With internal numbers suggesting that the Tories on track for 14 seats at the next election, our hopes of returning to government in 2029 are slim. May’s elections still look set to see us ended as a national force – kicked into fourth or fifth in Wales and Scotland and beaten back across England. The cause of this is plain, and painful: Reform UK. Nigel Farage’s momentum may have been checked by a bad by-election, media gaffes and schoolboy errors. But Reform’s lead remains healthy and their ceiling high. Badenoch is the leader who took her party from first place to third by going AWOL for months and leaving the space open to Farage.

Badenoch has realised that twiddling her thumbs for two years before announcing policies was a ludicrous idea; the addition of Neil O’Brien to her top team has brought not only much-needed heft but a parliamentary aggressiveness that reaped dividends over the China spy scandal. But it is Reform that is making the running on developing a policy and strategy for a future right-wing government. That such bright sparks as James Orr and Danny Kruger see more hope from a Reform ministry than a Conservative one set alarm bells ringing amongst thinking Tories (both of us).

It may be that Badenoch’s historic role is merely to steady the ship: to keep the party financially viable, to absorb the blows of a rocky first couple of years in opposition, to put in place the fundamentals of a strategy and policy prospectus for a future right-wing government and to bolster the Tory position sufficiently that the inevitable negotiations with Reform can be conducted from a position of less-than-total supplication. If Badenoch did that, fell on her sword and handed over to a fresher face by 2029, she would be a model servant of the party that she has long claimed to love.

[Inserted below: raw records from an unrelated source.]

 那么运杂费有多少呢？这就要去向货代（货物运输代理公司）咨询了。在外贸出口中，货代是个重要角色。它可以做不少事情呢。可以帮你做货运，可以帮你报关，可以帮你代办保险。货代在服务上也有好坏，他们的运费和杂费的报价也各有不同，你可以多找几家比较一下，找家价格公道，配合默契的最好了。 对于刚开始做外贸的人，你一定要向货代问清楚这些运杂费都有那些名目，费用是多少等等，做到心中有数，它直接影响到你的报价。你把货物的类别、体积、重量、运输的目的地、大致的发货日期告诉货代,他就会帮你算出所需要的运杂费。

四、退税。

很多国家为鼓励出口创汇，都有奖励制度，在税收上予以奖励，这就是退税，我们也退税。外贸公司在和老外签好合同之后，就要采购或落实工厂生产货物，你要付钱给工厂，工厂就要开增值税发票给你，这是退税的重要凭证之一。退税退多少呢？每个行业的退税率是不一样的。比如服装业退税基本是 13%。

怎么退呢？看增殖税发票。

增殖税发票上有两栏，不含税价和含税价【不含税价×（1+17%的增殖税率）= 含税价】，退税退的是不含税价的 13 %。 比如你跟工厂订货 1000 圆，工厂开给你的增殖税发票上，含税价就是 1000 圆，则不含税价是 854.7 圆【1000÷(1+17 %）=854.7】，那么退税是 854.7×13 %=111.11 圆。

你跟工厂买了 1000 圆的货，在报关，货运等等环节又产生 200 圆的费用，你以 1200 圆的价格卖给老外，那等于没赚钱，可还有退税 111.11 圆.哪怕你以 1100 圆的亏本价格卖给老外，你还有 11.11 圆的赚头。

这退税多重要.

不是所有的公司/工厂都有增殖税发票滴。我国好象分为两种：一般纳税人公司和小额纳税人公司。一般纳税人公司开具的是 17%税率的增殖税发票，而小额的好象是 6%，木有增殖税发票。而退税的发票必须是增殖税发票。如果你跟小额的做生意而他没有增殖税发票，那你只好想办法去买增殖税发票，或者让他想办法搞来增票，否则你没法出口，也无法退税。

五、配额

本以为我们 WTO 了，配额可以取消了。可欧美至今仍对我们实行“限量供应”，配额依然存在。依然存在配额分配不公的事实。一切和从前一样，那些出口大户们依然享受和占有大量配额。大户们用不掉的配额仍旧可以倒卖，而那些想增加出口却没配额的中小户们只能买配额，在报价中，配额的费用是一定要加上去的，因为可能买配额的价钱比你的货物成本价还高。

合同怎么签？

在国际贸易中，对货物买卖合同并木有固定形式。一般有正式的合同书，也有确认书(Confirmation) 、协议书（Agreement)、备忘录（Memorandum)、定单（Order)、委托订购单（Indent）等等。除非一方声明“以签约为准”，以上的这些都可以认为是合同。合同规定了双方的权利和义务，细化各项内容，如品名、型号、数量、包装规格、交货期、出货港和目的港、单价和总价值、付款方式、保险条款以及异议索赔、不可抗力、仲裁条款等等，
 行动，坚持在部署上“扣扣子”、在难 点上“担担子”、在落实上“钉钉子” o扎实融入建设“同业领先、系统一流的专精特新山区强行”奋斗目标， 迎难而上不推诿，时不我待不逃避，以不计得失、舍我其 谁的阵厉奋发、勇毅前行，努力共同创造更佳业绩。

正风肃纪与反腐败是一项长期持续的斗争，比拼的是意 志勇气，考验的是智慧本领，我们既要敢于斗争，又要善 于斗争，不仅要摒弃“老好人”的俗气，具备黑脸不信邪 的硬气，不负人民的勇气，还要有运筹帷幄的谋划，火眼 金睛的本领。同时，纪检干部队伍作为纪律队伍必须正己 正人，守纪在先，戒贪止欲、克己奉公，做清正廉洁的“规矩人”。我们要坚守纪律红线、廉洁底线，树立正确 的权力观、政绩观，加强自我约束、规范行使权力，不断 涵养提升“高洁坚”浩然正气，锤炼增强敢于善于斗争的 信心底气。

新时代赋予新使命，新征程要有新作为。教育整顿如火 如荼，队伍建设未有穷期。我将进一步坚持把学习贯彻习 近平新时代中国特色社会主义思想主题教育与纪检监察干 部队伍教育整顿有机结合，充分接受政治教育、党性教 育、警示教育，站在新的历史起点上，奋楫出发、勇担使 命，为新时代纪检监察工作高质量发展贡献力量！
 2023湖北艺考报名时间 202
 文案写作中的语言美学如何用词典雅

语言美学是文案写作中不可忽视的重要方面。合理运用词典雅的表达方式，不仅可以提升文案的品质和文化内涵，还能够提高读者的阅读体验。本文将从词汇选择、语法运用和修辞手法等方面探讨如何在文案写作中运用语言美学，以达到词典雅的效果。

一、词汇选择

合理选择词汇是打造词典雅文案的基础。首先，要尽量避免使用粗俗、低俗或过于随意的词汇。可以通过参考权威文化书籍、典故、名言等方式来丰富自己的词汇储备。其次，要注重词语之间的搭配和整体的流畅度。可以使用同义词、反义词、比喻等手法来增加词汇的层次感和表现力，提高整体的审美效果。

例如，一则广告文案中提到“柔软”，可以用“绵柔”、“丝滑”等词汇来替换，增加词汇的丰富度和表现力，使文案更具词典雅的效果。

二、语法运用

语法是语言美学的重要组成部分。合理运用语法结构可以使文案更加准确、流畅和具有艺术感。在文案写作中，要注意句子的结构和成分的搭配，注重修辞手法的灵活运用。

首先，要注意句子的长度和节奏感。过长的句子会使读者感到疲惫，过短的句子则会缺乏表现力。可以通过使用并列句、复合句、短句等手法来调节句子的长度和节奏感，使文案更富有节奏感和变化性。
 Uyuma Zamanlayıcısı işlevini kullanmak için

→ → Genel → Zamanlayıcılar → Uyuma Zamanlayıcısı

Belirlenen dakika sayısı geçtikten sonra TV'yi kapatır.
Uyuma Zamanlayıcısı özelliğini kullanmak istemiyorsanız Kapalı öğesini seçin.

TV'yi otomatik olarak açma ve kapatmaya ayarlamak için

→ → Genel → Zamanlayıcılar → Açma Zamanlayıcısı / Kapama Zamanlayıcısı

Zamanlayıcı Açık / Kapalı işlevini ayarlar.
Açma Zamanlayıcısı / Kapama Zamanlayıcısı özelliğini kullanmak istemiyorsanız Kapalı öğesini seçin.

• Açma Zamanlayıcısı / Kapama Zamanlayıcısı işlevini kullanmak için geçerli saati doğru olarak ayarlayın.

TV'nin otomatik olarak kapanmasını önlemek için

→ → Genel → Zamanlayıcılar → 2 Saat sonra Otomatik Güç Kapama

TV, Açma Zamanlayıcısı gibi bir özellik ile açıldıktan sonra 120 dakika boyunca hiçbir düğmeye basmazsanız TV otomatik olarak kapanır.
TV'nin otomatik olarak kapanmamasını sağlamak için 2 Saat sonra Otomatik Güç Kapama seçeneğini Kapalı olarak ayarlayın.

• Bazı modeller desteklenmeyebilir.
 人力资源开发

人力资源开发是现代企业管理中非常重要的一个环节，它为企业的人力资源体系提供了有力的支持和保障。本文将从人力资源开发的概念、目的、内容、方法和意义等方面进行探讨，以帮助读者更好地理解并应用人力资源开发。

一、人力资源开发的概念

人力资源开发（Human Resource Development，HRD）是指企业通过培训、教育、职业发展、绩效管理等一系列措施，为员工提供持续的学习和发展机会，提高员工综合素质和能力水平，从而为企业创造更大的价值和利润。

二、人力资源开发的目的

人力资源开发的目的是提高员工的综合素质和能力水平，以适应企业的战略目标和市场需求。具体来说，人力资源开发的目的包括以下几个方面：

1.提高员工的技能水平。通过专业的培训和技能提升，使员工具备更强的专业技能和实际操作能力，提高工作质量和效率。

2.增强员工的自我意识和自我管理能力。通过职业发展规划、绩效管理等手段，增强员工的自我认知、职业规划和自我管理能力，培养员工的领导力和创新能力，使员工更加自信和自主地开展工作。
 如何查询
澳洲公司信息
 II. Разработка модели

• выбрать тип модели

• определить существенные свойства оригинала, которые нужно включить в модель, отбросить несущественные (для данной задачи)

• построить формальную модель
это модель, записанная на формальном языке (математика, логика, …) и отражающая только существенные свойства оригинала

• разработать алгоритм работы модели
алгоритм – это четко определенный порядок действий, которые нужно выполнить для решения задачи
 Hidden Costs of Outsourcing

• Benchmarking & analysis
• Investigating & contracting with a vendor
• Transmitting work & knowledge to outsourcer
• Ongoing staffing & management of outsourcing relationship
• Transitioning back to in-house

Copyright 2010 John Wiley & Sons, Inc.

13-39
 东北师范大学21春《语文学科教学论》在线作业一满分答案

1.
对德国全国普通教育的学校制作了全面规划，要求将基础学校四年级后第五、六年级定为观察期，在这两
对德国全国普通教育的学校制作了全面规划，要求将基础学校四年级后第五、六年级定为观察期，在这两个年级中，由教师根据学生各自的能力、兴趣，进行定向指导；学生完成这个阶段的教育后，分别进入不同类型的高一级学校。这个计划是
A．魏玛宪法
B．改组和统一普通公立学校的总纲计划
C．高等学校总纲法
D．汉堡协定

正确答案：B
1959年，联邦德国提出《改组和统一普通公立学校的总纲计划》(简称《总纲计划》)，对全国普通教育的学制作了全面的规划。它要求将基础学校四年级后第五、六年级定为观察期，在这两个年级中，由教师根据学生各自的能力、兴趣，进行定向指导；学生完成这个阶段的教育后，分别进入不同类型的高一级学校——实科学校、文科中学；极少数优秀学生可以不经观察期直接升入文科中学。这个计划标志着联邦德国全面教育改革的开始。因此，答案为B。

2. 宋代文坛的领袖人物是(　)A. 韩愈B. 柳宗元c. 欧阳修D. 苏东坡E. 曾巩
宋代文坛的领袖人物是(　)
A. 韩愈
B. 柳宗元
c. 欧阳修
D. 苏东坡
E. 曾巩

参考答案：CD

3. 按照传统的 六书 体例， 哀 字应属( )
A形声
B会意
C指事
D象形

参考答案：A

After Kruger’s defection, I had an overwhelming sense that the Conservatives were toast. If the Last Tory had decided the party was not worth fighting for, why should I? Rather than go to Reform, I had bucolic visions of fleeing to the countryside, blissfully decoupling from the appalling realities of an SW1 that I had once sought my fortune in. But for the first time since Badenoch became leader, I feel a faint twig of optimism. The hour is late, the situation grave and the wicket sticky. But all is not quite lost. At least I’ll have some semblance of a party to inherit from my safe seat in 2029.